* TASK TO CARRY OUT
From the line that holds "Choosing from" to the last line of the data, copy everything exactly; leave out all the rest.

* ENTRIES SHOWN
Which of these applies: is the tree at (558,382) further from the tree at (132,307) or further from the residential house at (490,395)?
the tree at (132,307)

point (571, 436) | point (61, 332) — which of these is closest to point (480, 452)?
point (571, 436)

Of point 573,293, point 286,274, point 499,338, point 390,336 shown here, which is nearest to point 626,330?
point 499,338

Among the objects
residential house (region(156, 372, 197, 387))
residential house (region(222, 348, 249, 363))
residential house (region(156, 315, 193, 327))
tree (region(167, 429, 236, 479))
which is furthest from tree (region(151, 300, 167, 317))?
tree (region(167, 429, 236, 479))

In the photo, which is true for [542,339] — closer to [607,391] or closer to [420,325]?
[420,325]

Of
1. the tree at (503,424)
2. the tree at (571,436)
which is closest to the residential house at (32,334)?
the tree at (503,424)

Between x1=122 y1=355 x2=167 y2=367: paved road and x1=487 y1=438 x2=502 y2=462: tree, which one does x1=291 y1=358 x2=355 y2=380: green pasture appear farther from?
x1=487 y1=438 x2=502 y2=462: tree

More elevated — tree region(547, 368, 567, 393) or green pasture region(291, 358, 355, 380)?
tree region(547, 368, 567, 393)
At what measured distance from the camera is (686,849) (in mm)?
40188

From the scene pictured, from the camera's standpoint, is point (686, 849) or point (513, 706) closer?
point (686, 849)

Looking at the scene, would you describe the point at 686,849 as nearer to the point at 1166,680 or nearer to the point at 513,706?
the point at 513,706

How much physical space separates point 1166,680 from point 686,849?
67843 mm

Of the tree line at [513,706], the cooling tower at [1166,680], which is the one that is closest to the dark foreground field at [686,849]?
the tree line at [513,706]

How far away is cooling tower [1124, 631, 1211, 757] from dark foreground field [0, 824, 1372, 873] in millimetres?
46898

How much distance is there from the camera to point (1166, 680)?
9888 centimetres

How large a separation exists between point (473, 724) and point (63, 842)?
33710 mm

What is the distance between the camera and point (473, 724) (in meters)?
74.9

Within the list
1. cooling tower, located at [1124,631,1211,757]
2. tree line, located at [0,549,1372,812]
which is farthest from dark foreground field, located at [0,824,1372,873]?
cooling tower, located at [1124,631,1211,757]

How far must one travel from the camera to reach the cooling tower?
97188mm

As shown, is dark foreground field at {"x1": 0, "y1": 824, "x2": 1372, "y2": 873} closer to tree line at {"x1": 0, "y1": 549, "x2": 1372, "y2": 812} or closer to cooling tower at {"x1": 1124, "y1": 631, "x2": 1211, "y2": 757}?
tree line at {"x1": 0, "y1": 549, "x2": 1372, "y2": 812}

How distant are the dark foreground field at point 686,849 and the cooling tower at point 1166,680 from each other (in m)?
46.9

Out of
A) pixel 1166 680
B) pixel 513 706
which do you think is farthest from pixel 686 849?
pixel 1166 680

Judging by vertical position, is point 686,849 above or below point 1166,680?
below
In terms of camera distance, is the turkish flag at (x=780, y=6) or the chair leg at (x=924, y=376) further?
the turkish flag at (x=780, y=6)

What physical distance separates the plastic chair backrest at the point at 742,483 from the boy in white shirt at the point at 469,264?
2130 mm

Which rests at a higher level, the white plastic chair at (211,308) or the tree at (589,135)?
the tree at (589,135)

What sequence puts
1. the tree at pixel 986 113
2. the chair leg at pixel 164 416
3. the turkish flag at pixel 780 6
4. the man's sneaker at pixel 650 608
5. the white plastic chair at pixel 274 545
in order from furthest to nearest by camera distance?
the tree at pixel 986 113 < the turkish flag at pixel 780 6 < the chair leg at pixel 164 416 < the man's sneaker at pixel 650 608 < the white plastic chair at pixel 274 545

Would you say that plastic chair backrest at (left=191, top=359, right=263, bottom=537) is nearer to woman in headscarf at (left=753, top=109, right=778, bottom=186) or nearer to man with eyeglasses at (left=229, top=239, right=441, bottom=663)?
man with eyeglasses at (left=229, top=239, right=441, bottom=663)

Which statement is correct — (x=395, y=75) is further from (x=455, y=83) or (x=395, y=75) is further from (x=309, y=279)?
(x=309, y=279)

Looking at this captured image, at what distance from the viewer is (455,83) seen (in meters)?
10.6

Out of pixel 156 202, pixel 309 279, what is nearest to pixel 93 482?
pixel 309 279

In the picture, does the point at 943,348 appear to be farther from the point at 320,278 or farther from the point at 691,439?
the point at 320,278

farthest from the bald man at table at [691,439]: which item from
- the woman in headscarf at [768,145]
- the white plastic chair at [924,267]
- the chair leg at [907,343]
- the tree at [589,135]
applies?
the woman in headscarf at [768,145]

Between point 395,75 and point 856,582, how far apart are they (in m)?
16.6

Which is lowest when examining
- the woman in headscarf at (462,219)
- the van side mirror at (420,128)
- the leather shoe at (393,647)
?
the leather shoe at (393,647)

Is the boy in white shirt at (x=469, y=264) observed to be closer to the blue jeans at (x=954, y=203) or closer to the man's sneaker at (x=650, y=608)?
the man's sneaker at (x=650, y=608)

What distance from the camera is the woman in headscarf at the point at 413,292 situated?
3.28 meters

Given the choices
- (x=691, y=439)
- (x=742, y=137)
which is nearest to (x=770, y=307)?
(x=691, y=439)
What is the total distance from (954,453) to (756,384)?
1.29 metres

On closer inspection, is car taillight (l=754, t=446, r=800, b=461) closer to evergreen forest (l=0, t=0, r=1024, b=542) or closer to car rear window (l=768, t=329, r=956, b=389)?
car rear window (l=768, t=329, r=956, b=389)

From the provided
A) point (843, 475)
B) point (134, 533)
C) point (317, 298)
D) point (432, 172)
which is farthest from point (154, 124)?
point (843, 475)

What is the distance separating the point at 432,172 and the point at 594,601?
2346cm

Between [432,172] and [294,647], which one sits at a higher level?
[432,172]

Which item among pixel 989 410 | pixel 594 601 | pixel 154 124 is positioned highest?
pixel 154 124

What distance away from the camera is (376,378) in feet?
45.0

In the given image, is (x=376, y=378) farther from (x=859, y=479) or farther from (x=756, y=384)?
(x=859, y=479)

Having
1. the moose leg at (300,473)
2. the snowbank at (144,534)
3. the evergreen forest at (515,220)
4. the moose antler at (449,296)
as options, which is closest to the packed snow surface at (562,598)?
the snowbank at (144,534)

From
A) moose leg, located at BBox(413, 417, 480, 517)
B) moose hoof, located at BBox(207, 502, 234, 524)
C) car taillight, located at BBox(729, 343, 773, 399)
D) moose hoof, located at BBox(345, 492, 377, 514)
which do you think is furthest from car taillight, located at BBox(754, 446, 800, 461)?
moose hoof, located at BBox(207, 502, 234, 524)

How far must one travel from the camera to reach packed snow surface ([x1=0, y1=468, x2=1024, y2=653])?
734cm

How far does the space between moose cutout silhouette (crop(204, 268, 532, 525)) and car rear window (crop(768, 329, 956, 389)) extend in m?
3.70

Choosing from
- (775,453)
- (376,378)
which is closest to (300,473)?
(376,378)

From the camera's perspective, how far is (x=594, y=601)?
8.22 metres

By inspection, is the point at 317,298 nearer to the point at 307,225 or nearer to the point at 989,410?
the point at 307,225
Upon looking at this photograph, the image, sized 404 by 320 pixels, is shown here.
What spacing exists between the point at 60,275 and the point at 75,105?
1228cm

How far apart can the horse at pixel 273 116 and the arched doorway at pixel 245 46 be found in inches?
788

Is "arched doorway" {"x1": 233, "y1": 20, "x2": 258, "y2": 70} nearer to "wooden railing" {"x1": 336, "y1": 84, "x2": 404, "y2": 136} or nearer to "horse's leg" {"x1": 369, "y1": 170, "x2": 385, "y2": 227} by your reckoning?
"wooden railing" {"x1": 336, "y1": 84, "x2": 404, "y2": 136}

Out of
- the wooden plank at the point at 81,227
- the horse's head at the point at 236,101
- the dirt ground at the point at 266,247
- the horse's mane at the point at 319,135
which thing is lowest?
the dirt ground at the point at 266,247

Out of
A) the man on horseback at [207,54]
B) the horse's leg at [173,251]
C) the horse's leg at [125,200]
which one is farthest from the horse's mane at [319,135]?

* COMPLETE OUTPUT
Choosing from
- (775,453)
- (376,378)
which is closest to (300,473)?
(376,378)

From the camera's perspective, how far is (x=594, y=601)?
8.22 metres

By inspection, is the point at 317,298 nearer to the point at 307,225 or nearer to the point at 989,410?
the point at 307,225
Upon looking at this photograph, the image, sized 404 by 320 pixels, is shown here.
What spacing exists between the point at 60,275 and the point at 75,105?
1228cm

How far apart can the horse at pixel 273 116 and the arched doorway at pixel 245 46 be found in inches?
788

Is "arched doorway" {"x1": 233, "y1": 20, "x2": 258, "y2": 70} nearer to "wooden railing" {"x1": 336, "y1": 84, "x2": 404, "y2": 136} or nearer to "horse's leg" {"x1": 369, "y1": 170, "x2": 385, "y2": 227} by your reckoning?
"wooden railing" {"x1": 336, "y1": 84, "x2": 404, "y2": 136}

Out of
- the wooden plank at the point at 81,227
- the horse's head at the point at 236,101
- the dirt ground at the point at 266,247
- the horse's mane at the point at 319,135
which thing is lowest?
the dirt ground at the point at 266,247

Out of
A) the man on horseback at [207,54]
B) the horse's leg at [173,251]
C) the horse's leg at [125,200]
which one is farthest from the horse's mane at [319,135]?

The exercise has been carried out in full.